Lors d'un rassemblement à la Florida International University - qualifié par la campagne de M. Biden de "rassemblement de clôture de la veillée électorale", avec le chanteur portoricain Luis Fonsi et le DJ Irie - Barack Obama a mis en garde les électeurs du comté de Miami-Dade, l'endroit de l'État le plus touché par le Covid-19, à propos d'un autre mandat de Donald Trump pendant la pandémie. Il a déclaré que cela signifierait que des scientifiques comme Anthony Fauci, le principal expert en maladies infectieuses du pays, seraient mis sur la touche par une Maison Blanche désireuse de rouvrir toute l'économie le plus rapidement possible.

"Son intention est d'éliminer de son administration le principal expert mondial en matière de maladies infectieuses", a ajouté M. Obama, se référant à la remarque faite par M. Trump à ses partisans lors d'un rassemblement dimanche soir à Miami-Dade.

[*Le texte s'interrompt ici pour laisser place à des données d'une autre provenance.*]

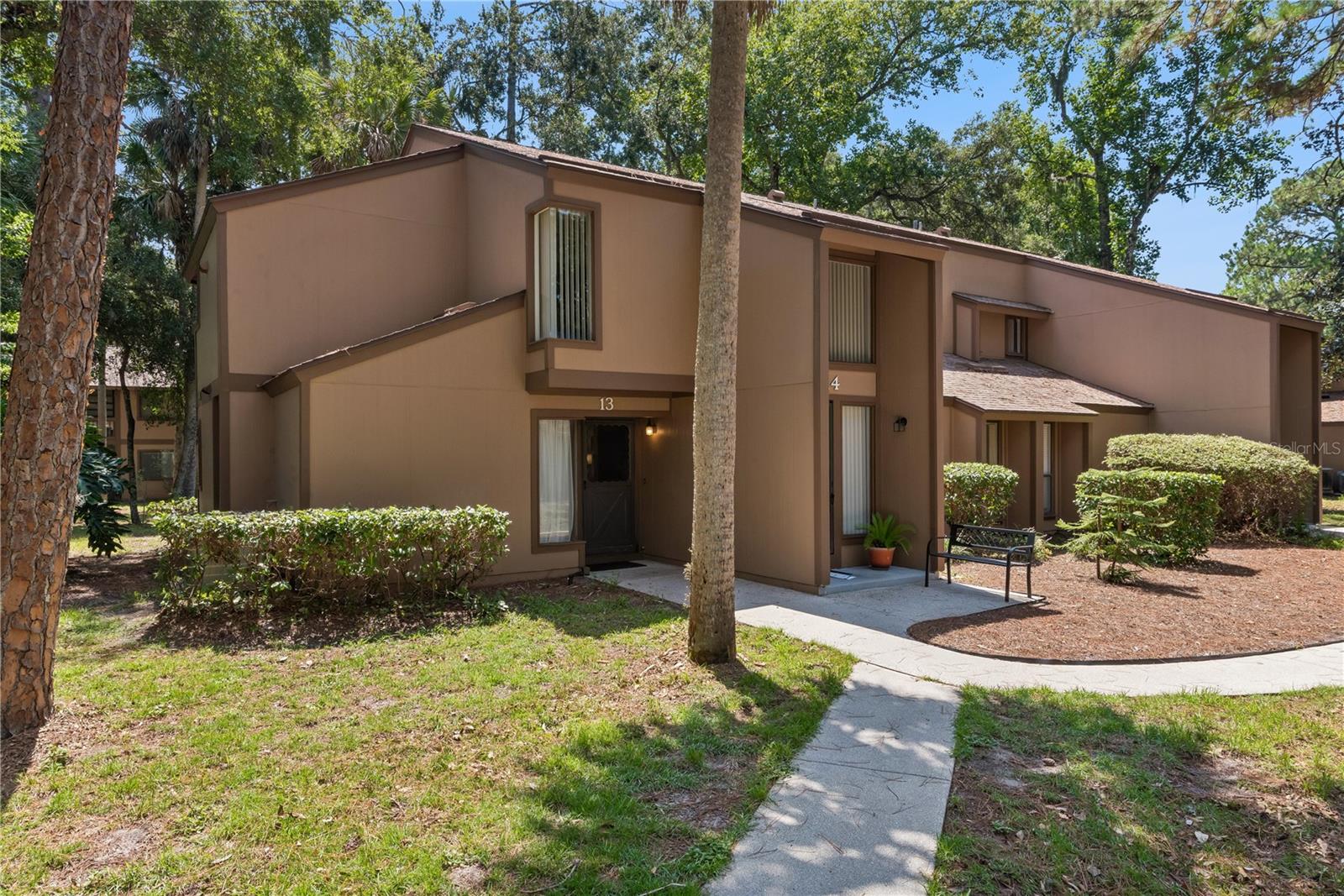 13 PINEHURST PL #13
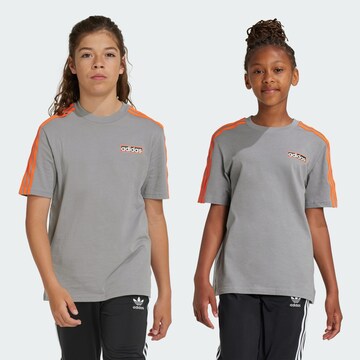 ADIDAS ORIGINALS Performance shirt in Grey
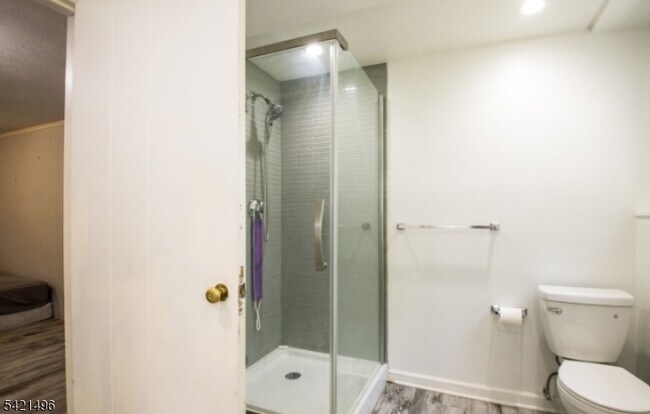 Building Photo - 4 Rumson Rd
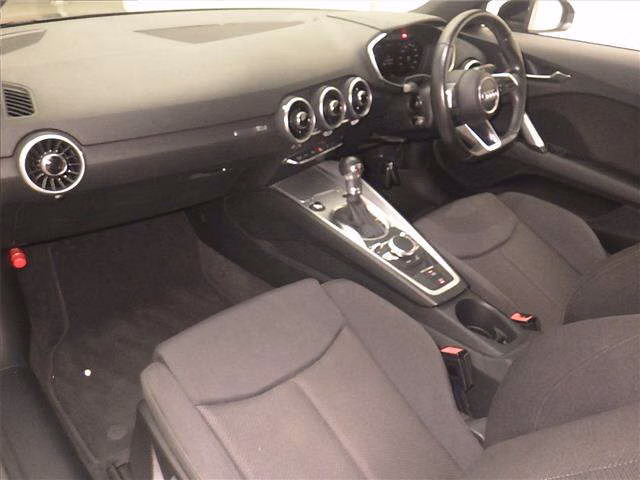 AUDI TT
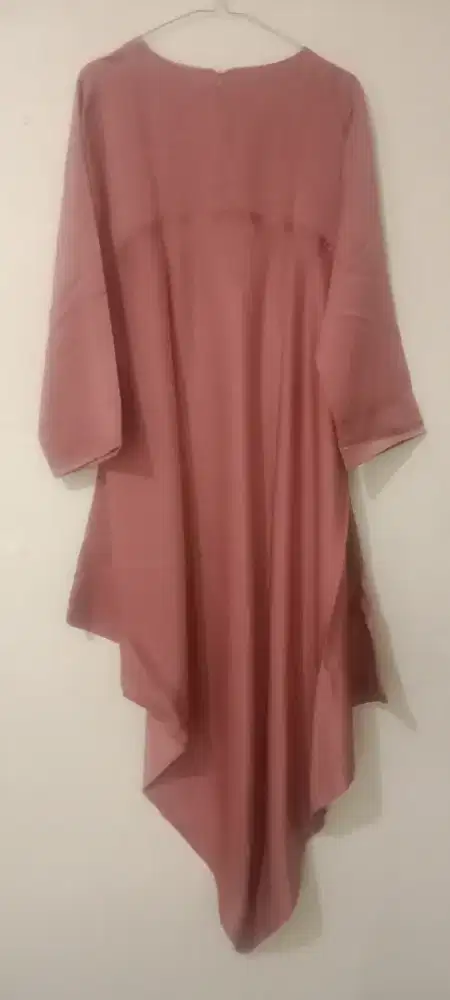 Atasan wanita bahan satin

Il avait alors dit: "Laissez-moi un peu de temps après l'élection" alors qu'ils scandaient : "Virez Fauci". "Il écoute celui qui pense que l'injection d'eau de Javel pourrait être une bonne idée, et non les vrais experts en maladies infectieuses", a encore dit M. Obama. "L'Amérique vient de connaître sa pire semaine en terme de nouveaux cas. Leur conclusion concernant le Covid est que vous n'avez encore rien vu." La peur sous-jacente dans le discours d'Obama semblait correspondre à l'humeur anxieuse de certains participants. Avant le discours d'Obama, de grands écrans diffusaient des vidéos sombres mettant en évidence les inégalités raciales et les pertes causées par la pandémie de Covid-19.

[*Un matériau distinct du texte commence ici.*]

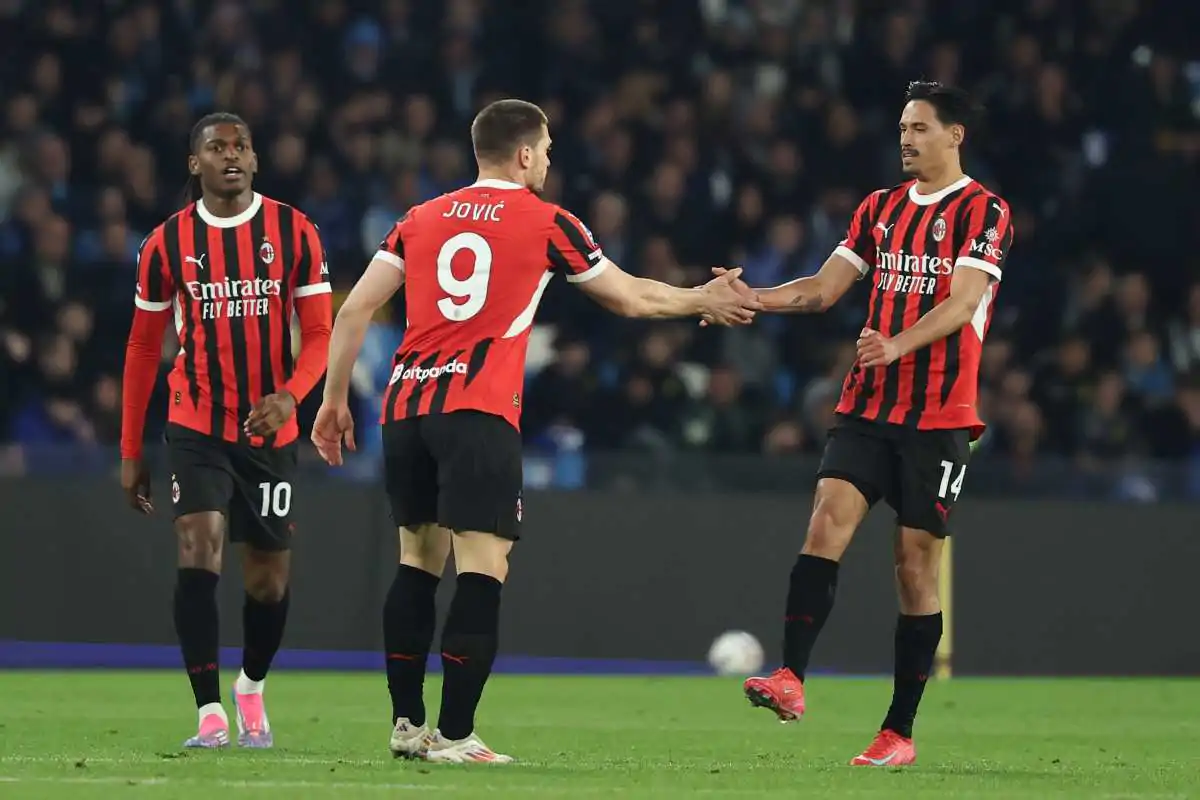 Esultanza Jovic e Reijnders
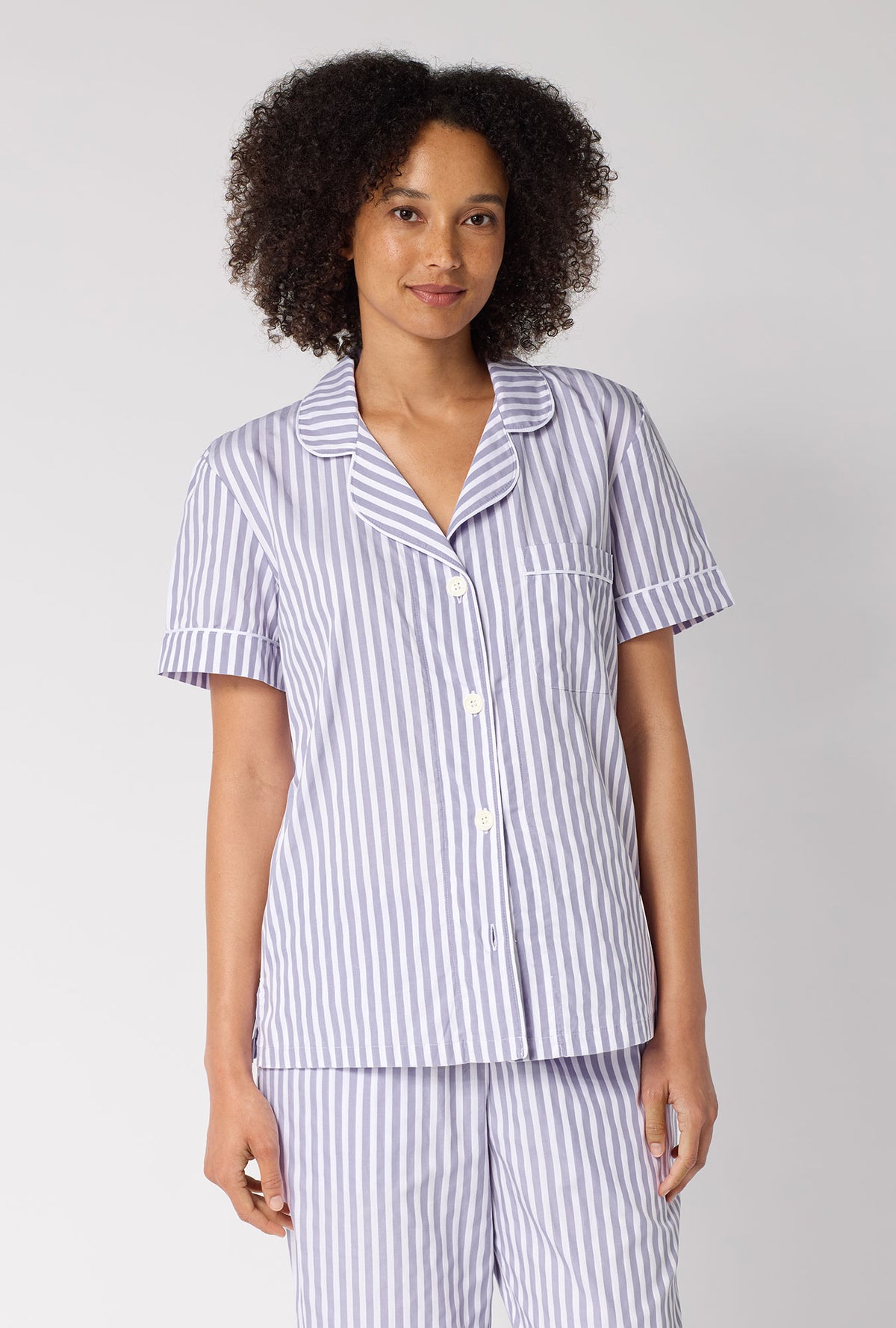 A Lady Wearing Blue Signature Stripe Short Sleeve Classic Woven Cotton Sateen Cropped Pj Set in a front half close up view pose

La campagne de M. Trump a présenté le rassemblement de Barack Obama, qui comprenait 246 voitures et 466 personnes réparties sur un grand parking pour se conformer aux exigences de distanciation sociale, comme une ultime tentative pour sauver la face à Miami-Dade, où Donald Trump semble mieux se distinguer en 2020 qu'en 2016. "Il s'agit de la troisième visite de Barack Obama dans le sud de la Floride, et chaque visite est plus pathétique que la précédente alors qu'il lutte pour obtenir le soutien de la communauté latino pour Joe Biden", a déclaré la porte-parole de la campagne de Trump, Danielle Alvarez, dans un communiqué. "Parallèlement, le président Trump a organisé un rassemblement hier soir avec 15.000 Latinos énergiques qui sont impatients de vivre quatre années supplémentaires de "promesses faites, promesses tenues." Donald Trump se dirige probablement vers un déficit de votes en Floride mardi. Environ 108.000 démocrates de plus que les républicains ont voté dimanche, dernier jour du vote anticipé. Mais cela ne tient pas compte des indépendants ni de ceux qui franchissent les frontières des partis lors du vote. Les agents de campagne des deux camps pensent que Joe Biden est susceptible de remporter le vote des indépendants, bien qu'ils ne soient pas d'accord sur la marge. Selon les estimations des agents politiques des deux partis, la journée préélectorale de M. Biden compterait entre 125.000 et 600.000 votes. Barack Obama a affirmé qu'il était important non seulement de gagner, mais de gagner avec une grande marge, après que M. Trump et sa campagne ont suggéré qu'il pourrait essayer de déclarer la victoire en se basant sur les résultats des votes anticipés qui lui sont favorables dans certains États-clés. "Il prévoit essentiellement d'annoncer la victoire quels que soient les chiffres, mais si nous le battons à plates coutures, il ne pourra pas le faire", a expliqué M. Obama. "Mais pour cela, il faut que les gens ici, en Floride du Sud, votent."